Music played during the daytime light period.

ENVIRONMENTAL CONDITIONS
- Temperature: 22 ± 3 °C
- Relative humidity: 30-70%
- Air changes: 10-15 air changes per hour
- Photoperiod (hrs dark / hrs light): 12/12
No further information on the test animals was stated.

Administration / exposure

Route of administration:

oral: gavage

Vehicle:

corn oil

Details on oral exposure:

VEHICLE
- Source: Carl Roth GmbH & Co., 76185 Karlsruhe / Germany
- Justification for choice of vehicle: The vehicle was chosen after a non-GLP solubility trial which was performed before the study initiation date. The test item formulated at 20% (w/w) in corn oil was described as a clear yellow solution and was considered to be suitable for an oral application.
- Batch no.: 049103168
- Expiry Date: 31-Jan-2014
- Stability of the Vehicle: Stable under storage conditions
- Storage Conditions: At room temperature (range of 20 ± 5 °C), light protected.
- Description: Yellowish oily liquid

MAXIMUM DOSE VOLUME APPLIED: The application volume was 10 mL/kg body weight.

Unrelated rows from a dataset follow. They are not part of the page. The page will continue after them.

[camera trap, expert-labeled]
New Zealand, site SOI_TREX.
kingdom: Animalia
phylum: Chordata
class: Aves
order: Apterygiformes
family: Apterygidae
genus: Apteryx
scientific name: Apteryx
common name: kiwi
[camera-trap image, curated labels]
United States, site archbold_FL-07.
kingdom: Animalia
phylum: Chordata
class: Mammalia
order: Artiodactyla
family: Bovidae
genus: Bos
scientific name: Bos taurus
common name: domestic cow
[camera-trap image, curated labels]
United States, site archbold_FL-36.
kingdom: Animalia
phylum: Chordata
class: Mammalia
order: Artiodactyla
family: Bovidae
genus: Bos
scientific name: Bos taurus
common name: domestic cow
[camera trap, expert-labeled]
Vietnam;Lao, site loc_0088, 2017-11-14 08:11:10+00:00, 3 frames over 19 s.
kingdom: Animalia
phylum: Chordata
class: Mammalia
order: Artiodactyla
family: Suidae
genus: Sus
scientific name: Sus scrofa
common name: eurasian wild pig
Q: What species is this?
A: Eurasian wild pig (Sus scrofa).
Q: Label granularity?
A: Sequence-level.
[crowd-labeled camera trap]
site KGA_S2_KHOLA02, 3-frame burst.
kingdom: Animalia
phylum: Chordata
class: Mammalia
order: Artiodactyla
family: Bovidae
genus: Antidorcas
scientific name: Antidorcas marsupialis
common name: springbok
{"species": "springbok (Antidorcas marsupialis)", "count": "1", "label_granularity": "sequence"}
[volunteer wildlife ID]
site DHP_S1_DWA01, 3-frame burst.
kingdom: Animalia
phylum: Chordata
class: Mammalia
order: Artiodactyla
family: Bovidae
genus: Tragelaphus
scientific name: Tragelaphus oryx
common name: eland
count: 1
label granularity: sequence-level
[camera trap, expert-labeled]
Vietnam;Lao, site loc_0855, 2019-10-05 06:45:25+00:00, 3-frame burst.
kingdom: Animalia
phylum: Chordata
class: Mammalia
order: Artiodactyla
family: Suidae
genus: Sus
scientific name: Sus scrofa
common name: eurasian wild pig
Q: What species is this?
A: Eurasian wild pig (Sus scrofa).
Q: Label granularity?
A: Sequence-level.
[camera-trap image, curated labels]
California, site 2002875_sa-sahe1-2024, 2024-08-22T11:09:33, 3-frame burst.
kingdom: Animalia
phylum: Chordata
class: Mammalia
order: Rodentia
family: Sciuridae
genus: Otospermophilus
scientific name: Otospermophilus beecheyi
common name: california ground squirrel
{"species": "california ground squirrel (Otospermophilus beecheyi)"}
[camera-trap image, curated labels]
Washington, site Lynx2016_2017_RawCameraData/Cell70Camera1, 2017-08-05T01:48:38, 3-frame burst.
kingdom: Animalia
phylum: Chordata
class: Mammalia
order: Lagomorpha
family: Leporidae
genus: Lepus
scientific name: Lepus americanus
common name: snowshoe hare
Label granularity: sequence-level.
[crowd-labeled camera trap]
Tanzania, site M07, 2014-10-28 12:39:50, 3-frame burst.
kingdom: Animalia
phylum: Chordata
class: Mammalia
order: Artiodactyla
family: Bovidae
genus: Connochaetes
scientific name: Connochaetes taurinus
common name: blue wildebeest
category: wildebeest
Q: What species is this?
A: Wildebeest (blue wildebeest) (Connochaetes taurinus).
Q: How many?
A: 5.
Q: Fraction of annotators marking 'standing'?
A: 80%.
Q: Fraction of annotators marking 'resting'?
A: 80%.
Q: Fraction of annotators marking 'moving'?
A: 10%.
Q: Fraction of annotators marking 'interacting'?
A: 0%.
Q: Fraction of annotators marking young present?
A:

DOSAGE PREPARATION: The dose formulations were prepared shortly before each dosing occasion using a magnetic stirrer and a spatula as homogenizers.
The test item was weighed into a tared glass beaker on a suitable precision balance and the vehicle added (weight:volume).
Homogeneity of the test item in the vehicle was maintained during administration using a magnetic stirrer.
No further information on the oral exposure was stated.

Doses:

2000 mg/kg

No. of animals per sex per dose:

2 x 3 female rats (Total: 6 female rats)

Control animals:

no

Details on study design:

- Duration of observation period following administration: 14 days
- Frequency of observations and weighing: Viability/mortality was checked daily during acclimatization. Then it was checked once before treatment
and within the first 30 minutes and at approximately 1, 2, 3 and 5 hours after treatment on test day 1 (in common with the clinical signs). After test day 1, viability/mortality was checked twice daily during days 2 – 15. Clinical signs were checked daily during acclimatization. Then clinical signs were checked once before treatment and within the first 30 minutes and at approximately 1, 2, 3 and 5 hours after administration on test day 1. After test day 1, clinical signs were checked once daily during days 2 – 15. Body weight was measured on test days 1 (prior to administration), 8 and 15.
- Necropsy of survivors performed: Yes
All animals were sacrificed at the end of the observation period by carbon dioxide asphyxiation and discarded after macroscopic examinations were performed. An external examination and opening of the abdominal and thoracic cavities for examinations of major organs was performed. The appearance of any macroscopic abnormalities was recorded. No organs or tissues were retained.
No further information on the study design was performed.

Statistics:

No statistical analysis was performed.

Results and discussion

Mortality:

No intercurrent deaths occurred during the course of the study.

Clinical signs:

other: No clinical signs were observed throughout the entire observation period.

Gross pathology:

No macroscopic findings were recorded at necropsy.

Other findings:

No data

Applicant's summary and conclusion

Interpretation of results:

not classified

Remarks:

Criteria used for interpretation of results: EU

Conclusions:

The median lethal dose of disodium titanate after single oral administration to female rats, observed over a period of 14 days, is:
LD50 (female rat): > 2000 mg/kg body weight
Based upon regulation (EC) No 1272/2008 and its subsequent amendments, disodium titanate is not classified with respect to acute oral toxicity in the rat.
Also, based upon the Directive 67/548/EEC and its subsequent amendments, disodium titanate is not classified with respect to acute oral toxicity in the rat.